In my case I wanted to send a CV as an attachment to a Candidate profile in Zoho Recruit through the API. I'm attaching screenshots from Postman:

As you can see everything here is the same as in the docs, except for the URL beginning (in my region I use recruit.zoho.eu for you guys it may be .com). I'm also NOT putting the "content" parameter in the URL.

Now here comes the interesting part:

Here is where content goes. In the body as form-data. The type of the key "content" is "file", not "text" (you can select it when you hover over the key).

After submitting this request the file is attached and you can see the response being successful.
In Postman you can export this request in many popular coding languages, just bear in mind that the code will assume that you're using a local file, so you might have to make changes for files from URL's.

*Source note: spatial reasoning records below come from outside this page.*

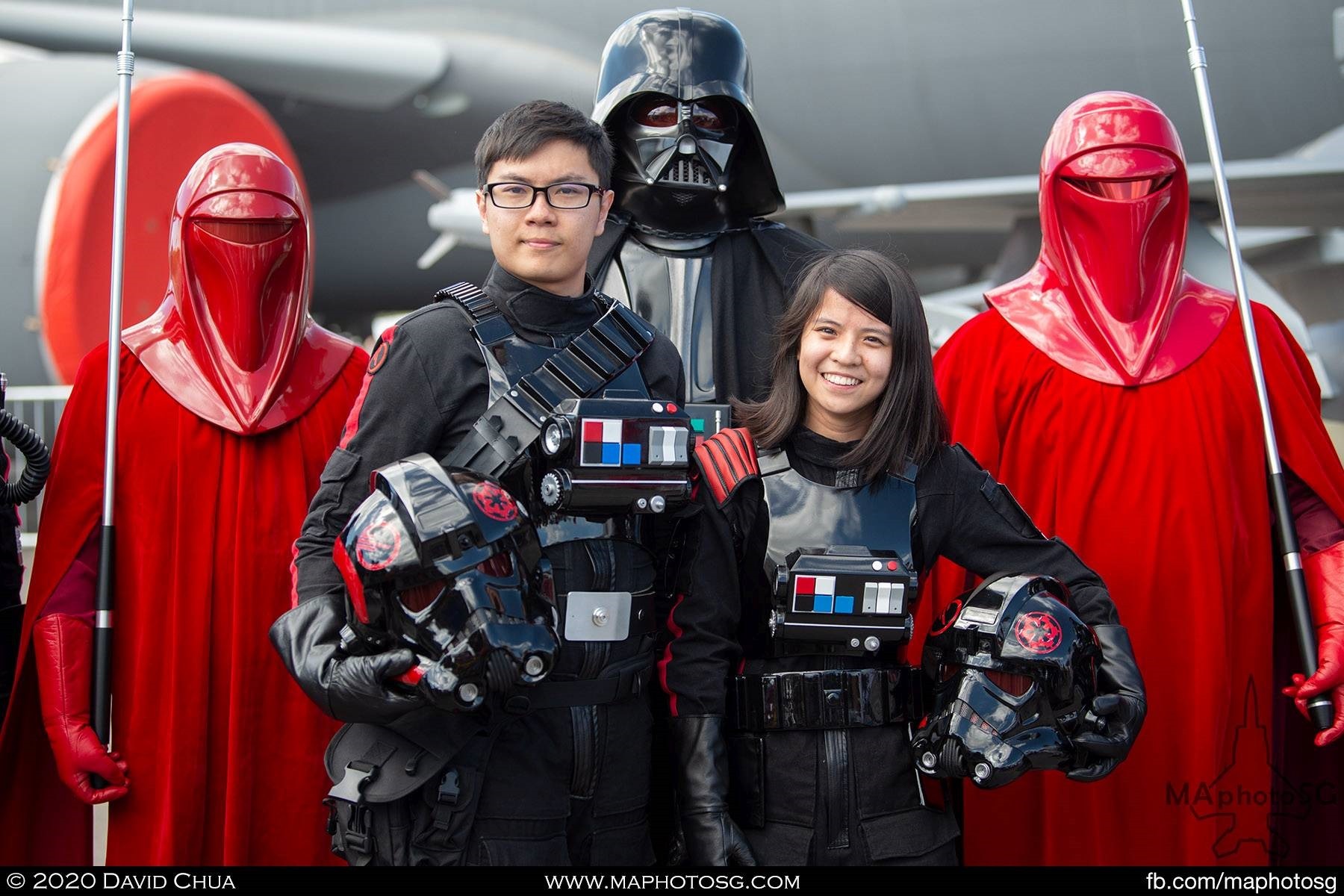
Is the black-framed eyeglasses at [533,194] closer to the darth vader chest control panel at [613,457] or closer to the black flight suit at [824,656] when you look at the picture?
the darth vader chest control panel at [613,457]

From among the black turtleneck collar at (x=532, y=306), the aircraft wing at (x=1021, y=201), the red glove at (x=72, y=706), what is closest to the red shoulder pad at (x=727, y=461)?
the black turtleneck collar at (x=532, y=306)

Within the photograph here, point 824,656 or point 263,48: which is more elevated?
point 263,48

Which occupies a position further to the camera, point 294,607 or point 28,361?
point 28,361

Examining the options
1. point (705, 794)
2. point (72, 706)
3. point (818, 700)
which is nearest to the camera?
point (705, 794)

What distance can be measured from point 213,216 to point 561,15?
9512 millimetres

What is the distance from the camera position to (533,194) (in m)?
2.39

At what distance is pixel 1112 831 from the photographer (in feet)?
10.1

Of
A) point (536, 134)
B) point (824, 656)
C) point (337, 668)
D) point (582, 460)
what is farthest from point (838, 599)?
point (536, 134)

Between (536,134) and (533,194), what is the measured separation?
117 millimetres

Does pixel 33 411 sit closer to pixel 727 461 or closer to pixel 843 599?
pixel 727 461

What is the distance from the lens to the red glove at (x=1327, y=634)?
9.32 feet


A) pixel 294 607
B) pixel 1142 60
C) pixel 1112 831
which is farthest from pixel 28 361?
pixel 1142 60

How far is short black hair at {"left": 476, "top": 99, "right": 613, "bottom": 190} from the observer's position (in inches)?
93.9

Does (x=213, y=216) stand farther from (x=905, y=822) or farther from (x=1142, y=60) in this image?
(x=1142, y=60)
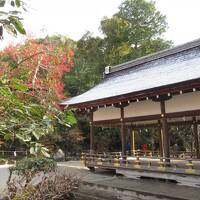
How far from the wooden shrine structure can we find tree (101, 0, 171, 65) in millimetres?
13289

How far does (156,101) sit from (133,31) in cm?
2303

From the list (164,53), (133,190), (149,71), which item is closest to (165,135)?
(133,190)

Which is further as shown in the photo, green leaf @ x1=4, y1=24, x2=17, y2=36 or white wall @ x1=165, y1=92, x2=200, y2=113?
white wall @ x1=165, y1=92, x2=200, y2=113

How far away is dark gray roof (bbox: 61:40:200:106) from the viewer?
1190 cm

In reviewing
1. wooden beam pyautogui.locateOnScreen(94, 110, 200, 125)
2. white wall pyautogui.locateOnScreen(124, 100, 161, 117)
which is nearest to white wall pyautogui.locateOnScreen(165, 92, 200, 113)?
wooden beam pyautogui.locateOnScreen(94, 110, 200, 125)

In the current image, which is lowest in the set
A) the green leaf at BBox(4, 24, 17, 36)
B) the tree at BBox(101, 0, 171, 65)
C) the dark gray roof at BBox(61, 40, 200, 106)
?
the green leaf at BBox(4, 24, 17, 36)

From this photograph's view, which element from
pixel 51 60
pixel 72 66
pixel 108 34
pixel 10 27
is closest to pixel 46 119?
pixel 10 27

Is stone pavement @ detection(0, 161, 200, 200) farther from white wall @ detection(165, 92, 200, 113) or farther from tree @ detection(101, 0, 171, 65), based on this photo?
tree @ detection(101, 0, 171, 65)

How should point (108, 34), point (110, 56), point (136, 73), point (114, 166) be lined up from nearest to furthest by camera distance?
1. point (114, 166)
2. point (136, 73)
3. point (110, 56)
4. point (108, 34)

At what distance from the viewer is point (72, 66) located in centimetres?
2758

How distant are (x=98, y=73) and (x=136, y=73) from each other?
41.6ft

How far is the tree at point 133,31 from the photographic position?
31.0 m

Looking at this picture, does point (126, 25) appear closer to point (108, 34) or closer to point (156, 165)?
point (108, 34)

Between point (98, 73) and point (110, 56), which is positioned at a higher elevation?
point (110, 56)
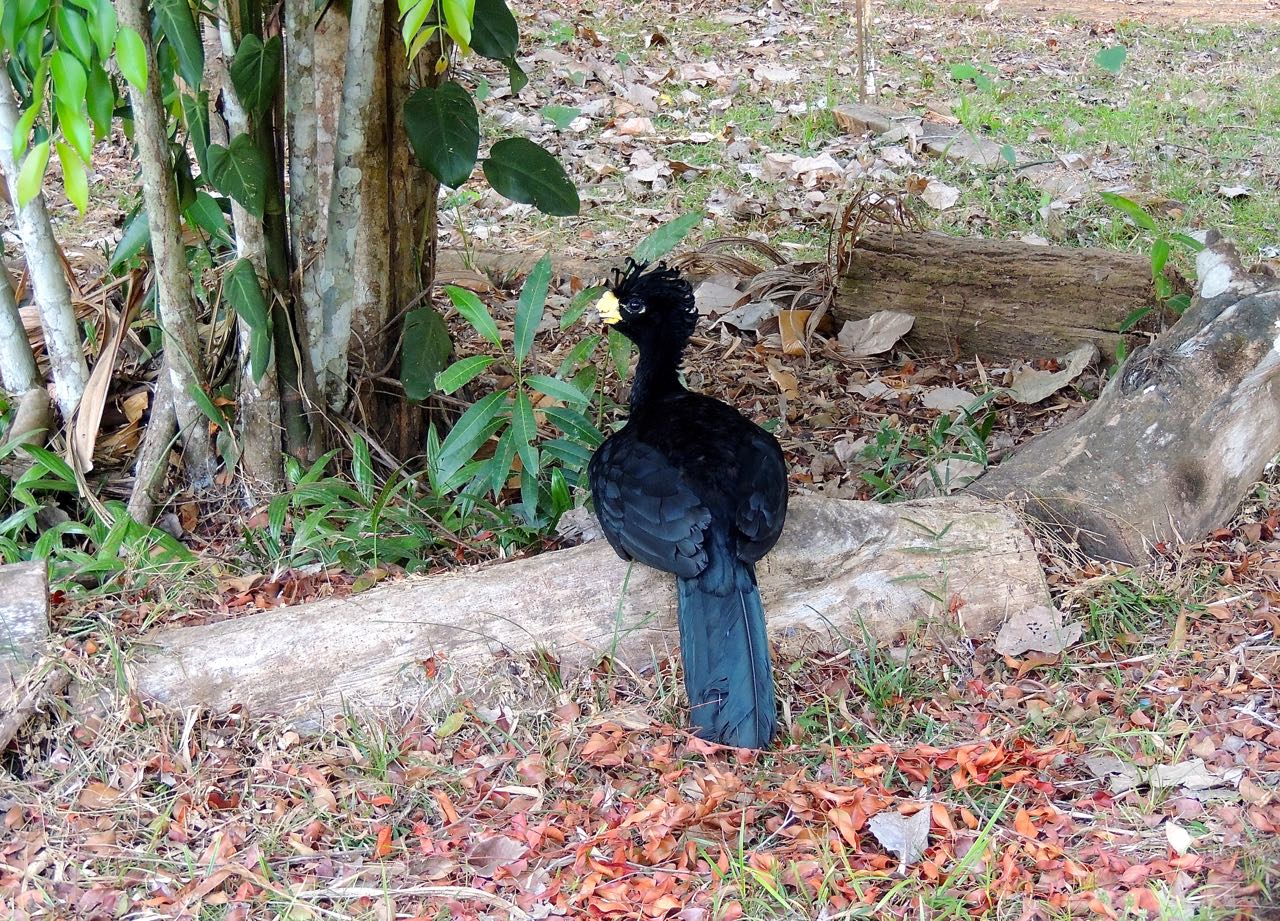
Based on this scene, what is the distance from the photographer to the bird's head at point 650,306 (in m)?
3.46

Here's an example Python implementation that grabs files from URL's:

1. 
   from urllib.request import urlopen
   import requests
   
   def upload_cv(candidate):
   
       url = "https://recruit.zoho.eu/recruit/private/xml/Candidates/uploadFile?"
       params = {
           "authtoken": <Your Token>,
           "scope": "recruitapi",
           "id": <The id of the record you want to file to be attached to>,
           "type": "Others" //<this is not set in stone check your attachment types>,
           "version": 2,
       }
   
       files = [
           ('content', urlopen("the url of your file").read())
       ]
   
       r = requests.post(url, params, files=files)

And now I would like to rant a bit. Why cannot I find this information above in the docs? Why are the docs misleading me into using content as a URI parameter which doesn't work at all? Why are there so many tickets in the forum with this exact same problem for the past 8 years and most of them are not solved in a meaningful way?

Come on guys :/